-- Start Given entries --
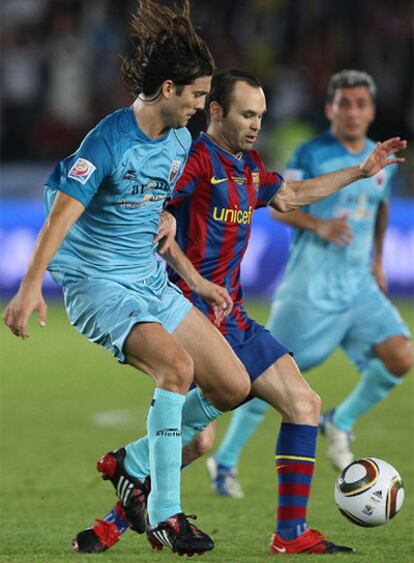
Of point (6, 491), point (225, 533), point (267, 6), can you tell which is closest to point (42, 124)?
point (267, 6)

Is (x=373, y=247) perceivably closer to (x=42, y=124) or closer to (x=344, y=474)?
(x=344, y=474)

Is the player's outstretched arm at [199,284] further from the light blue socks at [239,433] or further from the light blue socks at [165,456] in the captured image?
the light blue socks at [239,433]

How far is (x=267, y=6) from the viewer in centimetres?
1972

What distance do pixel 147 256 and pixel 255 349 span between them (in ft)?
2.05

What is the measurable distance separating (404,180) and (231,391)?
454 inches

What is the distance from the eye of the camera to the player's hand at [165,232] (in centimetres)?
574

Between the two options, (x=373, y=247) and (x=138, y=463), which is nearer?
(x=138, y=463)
-- End Given entries --
Render each line of the data above as a Markdown table with the columns No. and Line, numbering the rows and skipping blank lines. Omit the pictures.

| No. | Line |
|---|---|
| 1 | Of point (6, 491), point (225, 533), point (267, 6), can you tell which is closest to point (42, 124)? |
| 2 | point (267, 6) |
| 3 | Is (x=373, y=247) perceivably closer to (x=42, y=124) or closer to (x=344, y=474)? |
| 4 | (x=344, y=474) |
| 5 | Is the player's outstretched arm at [199,284] further from the light blue socks at [239,433] or further from the light blue socks at [165,456] in the captured image? |
| 6 | the light blue socks at [239,433] |
| 7 | How far is (x=267, y=6) from the viewer in centimetres? |
| 8 | 1972 |
| 9 | What distance do pixel 147 256 and pixel 255 349 span between them (in ft)? |
| 10 | 2.05 |
| 11 | What is the measurable distance separating (404,180) and (231,391)? |
| 12 | 454 inches |
| 13 | What is the distance from the eye of the camera to the player's hand at [165,232] (in centimetres)? |
| 14 | 574 |
| 15 | Between the two options, (x=373, y=247) and (x=138, y=463), which is nearer? |
| 16 | (x=138, y=463) |